目的. シラン系表面含浸材の実験についての文章のうち、「シラン系表面含浸材は、表-2」から「の影響はみられませんでした。」までの部分を、両端も含めて一字一句変えずに出力してください。

提供された抜粋.
== == ==
◆沿岸の道路橋主桁への施工を想定した実験の一例
沿岸のコンクリート構造物では、塩害に対する耐久性の確保が厳しく要求されます。特に、道路橋のコンクリート主桁の塩害は耐荷力の低下につながることもあり、沿岸の道路橋では、主桁へシラン系表面含浸材が施工されることもあります(写真-5)。沿岸の道路橋主桁は強度が比較的高いことに加えて、湿度が高い環境下にあるためコンクリートに含まれる水分も多い傾向にあります。
そこで、湿度の高い海岸沿いに曝された主桁を模擬したコンクリートにシラン系表面含浸材を塗布し、基本的な含浸形態について調べました。
写真-5 沿岸の道路橋主桁へのシラン系表面含浸材の施工状況の一例
表-3はコンクリートの配合です。セメントは普通ポルトランドセメントを使用しました。配合は、北海道開発局道路設計要領の海上及び飛沫帯のPC桁に適用する配合条件[5]をもとに、最大水セメント比(45%)にあわせた配合1および設計基準強度(40N/mm2)にあわせた配合2の2パターンを準備しました。配合2の材齢28日(水中養生)の圧縮強度は53N/mm2です。打設後、封緘養生を7日間行い、その後は材齢28日まで常温室内の気中に静置しました。
シラン系表面含浸材は、表-2の「材料3」を使用しました。ここでは、表-4に示すように、コンクリートの水分状況、塗布向き、表面処理、塗布後の表面状態に着目して実験を行いました。水分状況については、材齢28日のコンクリート供試体を3日間、気中静置もしくは水中浸漬させることで違いをつけました。塗布向きは、主桁の下面と側面への塗布を想定した上向き(写真-6)と横向き、および比較として下向きの3通りとしました。塗布作業は刷毛で行いました。レイタンスや汚れなど含浸を阻害する要因を除去するための表面処理については、なし(そのまま塗布)、ディスクサンダーによるケレン、#80の紙やすりによる研磨の3通りとしました。塗布後の表面状態については、気中に露出もしくは揮発するシラン系表面含浸材の外部逸散を抑えるためにビニールシートで隙間なく密封する方法の2通りとしました。含浸深さの測定は塗布から7日後に行いました。
図-6に含浸深さの測定結果を示します。塗布後、表面を気中に露出させた場合、配合1、2とも、材齢28日後に3日間、気中静置したコンクリート供試体の含浸深さは6~12mmであったのに対し、材齢28日後に3日間、水中浸漬させたコンクリート供試体の含浸深さはその約1/3の2~4mmでした。この実験では、含浸に及ぼす水分の影響は確認されましたが、塗布向きと表面処理方法の影響はみられませんでした。
== == ==
データセットからの抜粋
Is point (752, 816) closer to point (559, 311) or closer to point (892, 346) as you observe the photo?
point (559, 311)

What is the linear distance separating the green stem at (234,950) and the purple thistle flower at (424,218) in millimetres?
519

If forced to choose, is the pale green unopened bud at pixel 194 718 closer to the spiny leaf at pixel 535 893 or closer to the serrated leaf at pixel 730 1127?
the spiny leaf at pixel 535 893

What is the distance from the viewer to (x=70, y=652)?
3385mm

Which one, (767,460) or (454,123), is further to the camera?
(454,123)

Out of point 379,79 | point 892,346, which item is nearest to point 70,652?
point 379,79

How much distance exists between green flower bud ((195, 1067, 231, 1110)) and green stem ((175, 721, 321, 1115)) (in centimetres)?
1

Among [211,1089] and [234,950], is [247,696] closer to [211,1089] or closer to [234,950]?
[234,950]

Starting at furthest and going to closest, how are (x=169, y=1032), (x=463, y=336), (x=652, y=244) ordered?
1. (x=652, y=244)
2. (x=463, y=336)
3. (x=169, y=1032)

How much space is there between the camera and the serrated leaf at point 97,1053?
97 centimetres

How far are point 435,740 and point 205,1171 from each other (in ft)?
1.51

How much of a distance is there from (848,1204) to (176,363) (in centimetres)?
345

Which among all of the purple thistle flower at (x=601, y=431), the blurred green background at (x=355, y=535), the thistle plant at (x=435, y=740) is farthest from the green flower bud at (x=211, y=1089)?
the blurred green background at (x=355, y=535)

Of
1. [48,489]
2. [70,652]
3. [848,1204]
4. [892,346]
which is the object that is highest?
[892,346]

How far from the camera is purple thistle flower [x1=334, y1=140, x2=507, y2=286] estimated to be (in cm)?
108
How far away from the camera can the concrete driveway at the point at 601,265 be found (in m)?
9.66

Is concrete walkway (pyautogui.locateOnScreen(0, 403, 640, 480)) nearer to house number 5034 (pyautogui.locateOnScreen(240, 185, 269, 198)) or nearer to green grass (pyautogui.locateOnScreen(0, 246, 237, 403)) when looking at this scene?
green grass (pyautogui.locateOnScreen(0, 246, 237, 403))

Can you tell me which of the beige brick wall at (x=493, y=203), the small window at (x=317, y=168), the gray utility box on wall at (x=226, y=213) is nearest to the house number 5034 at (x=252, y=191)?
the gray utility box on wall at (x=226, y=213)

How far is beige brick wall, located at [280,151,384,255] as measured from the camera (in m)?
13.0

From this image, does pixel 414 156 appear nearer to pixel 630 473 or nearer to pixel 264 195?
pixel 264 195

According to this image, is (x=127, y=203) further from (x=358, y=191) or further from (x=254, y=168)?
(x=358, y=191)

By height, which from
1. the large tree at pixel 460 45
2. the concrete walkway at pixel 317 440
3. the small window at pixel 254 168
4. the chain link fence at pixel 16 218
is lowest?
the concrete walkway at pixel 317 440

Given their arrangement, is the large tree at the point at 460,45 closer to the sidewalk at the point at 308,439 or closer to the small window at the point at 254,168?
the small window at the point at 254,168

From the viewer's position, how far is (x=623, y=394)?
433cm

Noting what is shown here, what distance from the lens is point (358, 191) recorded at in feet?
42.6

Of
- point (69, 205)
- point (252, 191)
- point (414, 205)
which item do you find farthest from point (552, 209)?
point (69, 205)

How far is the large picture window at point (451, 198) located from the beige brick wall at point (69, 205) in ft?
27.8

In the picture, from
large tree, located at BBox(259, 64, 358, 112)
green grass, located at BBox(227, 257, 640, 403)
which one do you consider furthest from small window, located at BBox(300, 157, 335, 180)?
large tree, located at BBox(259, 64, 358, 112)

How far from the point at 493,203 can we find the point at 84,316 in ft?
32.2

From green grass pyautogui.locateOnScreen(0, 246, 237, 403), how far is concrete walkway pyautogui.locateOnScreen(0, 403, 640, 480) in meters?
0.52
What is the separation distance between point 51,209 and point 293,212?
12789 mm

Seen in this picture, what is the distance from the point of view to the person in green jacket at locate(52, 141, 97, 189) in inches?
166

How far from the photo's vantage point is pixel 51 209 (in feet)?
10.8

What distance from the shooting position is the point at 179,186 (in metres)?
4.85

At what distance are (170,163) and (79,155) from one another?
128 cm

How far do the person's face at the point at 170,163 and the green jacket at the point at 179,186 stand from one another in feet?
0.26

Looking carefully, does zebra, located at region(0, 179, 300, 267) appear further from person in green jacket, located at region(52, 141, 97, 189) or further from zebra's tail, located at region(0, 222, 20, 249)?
== == ==
期待される回答.
シラン系表面含浸材は、表-2の「材料3」を使用しました。ここでは、表-4に示すように、コンクリートの水分状況、塗布向き、表面処理、塗布後の表面状態に着目して実験を行いました。水分状況については、材齢28日のコンクリート供試体を3日間、気中静置もしくは水中浸漬させることで違いをつけました。塗布向きは、主桁の下面と側面への塗布を想定した上向き(写真-6)と横向き、および比較として下向きの3通りとしました。塗布作業は刷毛で行いました。レイタンスや汚れなど含浸を阻害する要因を除去するための表面処理については、なし(そのまま塗布)、ディスクサンダーによるケレン、#80の紙やすりによる研磨の3通りとしました。塗布後の表面状態については、気中に露出もしくは揮発するシラン系表面含浸材の外部逸散を抑えるためにビニールシートで隙間なく密封する方法の2通りとしました。含浸深さの測定は塗布から7日後に行いました。
図-6に含浸深さの測定結果を示します。塗布後、表面を気中に露出させた場合、配合1、2とも、材齢28日後に3日間、気中静置したコンクリート供試体の含浸深さは6~12mmであったのに対し、材齢28日後に3日間、水中浸漬させたコンクリート供試体の含浸深さはその約1/3の2~4mmでした。この実験では、含浸に及ぼす水分の影響は確認されましたが、塗布向きと表面処理方法の影響はみられませんでした。